Ironically, the more I’ve tried to help cat owners through my articles and consults, the more I realized how little I know about cats. Since the beginning I’ve relied on research-based materials for the foundation of my articles. Over time I’ve also begun to look for other ways to increase my knowledge and experience. I now consult with veterinarians and pet specialists when writing articles about pet behavior and health. Fostering kittens through our local shelter has allowed me to see firsthand how cats grow and what their needs are. I also participate in online cat behavior forums, which keeps me in touch with the kinds of real-world problems that cat owners face.
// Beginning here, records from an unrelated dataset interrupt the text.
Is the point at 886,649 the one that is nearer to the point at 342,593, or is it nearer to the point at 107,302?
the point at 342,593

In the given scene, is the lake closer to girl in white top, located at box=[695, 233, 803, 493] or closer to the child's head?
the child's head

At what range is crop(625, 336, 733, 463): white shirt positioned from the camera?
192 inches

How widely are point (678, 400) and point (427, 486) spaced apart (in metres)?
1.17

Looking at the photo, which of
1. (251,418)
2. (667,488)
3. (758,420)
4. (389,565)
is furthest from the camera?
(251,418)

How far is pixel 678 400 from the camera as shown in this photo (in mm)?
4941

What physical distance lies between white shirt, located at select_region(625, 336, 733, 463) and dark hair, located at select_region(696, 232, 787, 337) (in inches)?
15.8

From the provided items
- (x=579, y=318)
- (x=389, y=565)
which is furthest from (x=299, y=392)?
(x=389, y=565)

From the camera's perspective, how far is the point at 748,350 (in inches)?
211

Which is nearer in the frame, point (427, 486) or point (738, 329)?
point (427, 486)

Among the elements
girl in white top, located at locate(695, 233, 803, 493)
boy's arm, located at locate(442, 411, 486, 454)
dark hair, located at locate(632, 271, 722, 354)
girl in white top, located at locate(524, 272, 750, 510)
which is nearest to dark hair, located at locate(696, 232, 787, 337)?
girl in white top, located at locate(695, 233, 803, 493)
The IAABC Animal Behavior Consulting: Principles & Practice course would immerse me in the many facets of animal behavior consulting that I currently lack. My greatest need is a science foundation. The course would also connect me with additional experts in the field. By taking this robust course, I’d take a giant step toward becoming certified as a cat behavior consultant, which would allow me to write, teach, and counsel with greater professionalism.